#### Provided data
↓

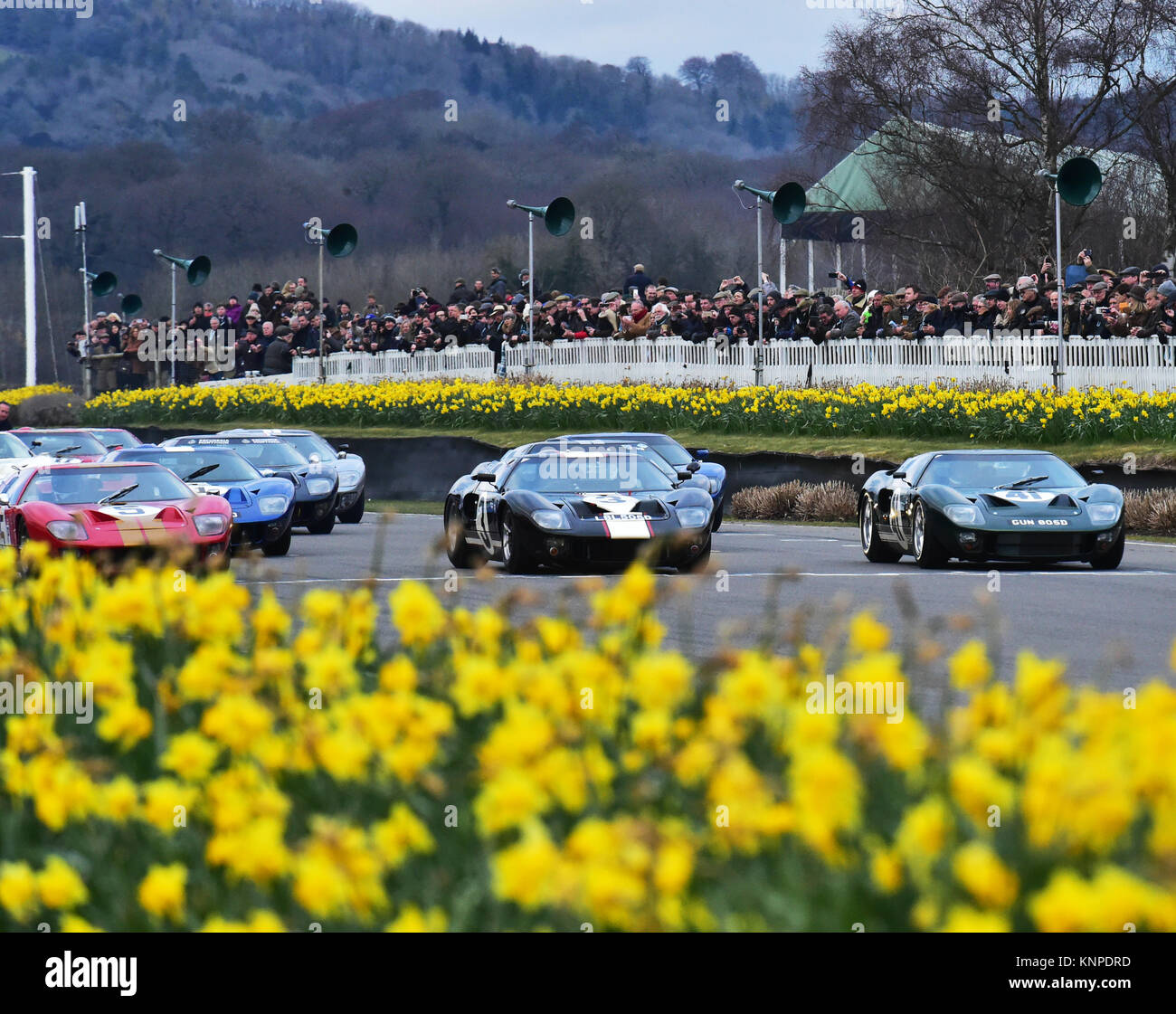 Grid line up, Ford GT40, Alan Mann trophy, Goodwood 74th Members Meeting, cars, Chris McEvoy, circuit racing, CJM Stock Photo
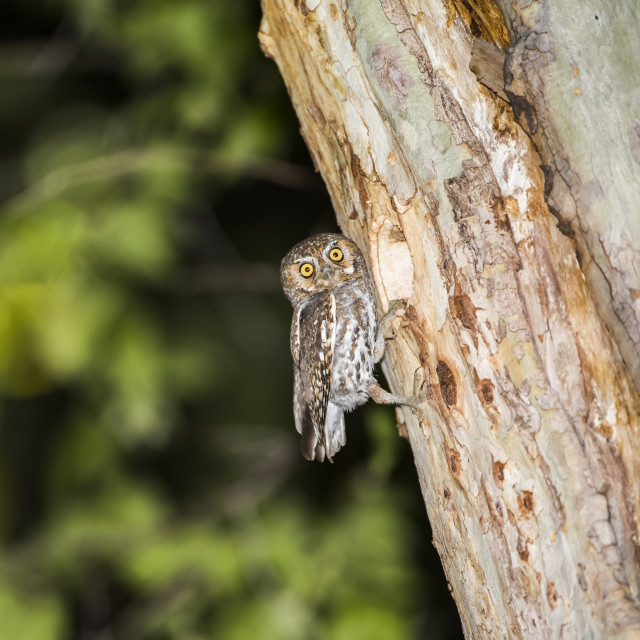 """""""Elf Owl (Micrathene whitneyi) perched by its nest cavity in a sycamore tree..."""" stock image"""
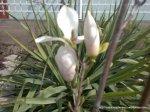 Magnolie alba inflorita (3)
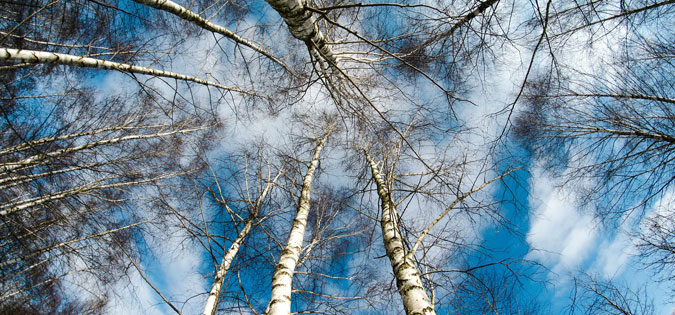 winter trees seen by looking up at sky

↑

#### Task brief
The answer must be the full listing, restated word for word, with no pictures in it.

#### Solution to this exercise
 Grid line up, Ford GT40, Alan Mann trophy, Goodwood 74th Members Meeting, cars, Chris McEvoy, circuit racing, CJM Stock Photo
 """""""Elf Owl (Micrathene whitneyi) perched by its nest cavity in a sycamore tree..."""" stock image"""
 Magnolie alba inflorita (3)
 winter trees seen by looking up at sky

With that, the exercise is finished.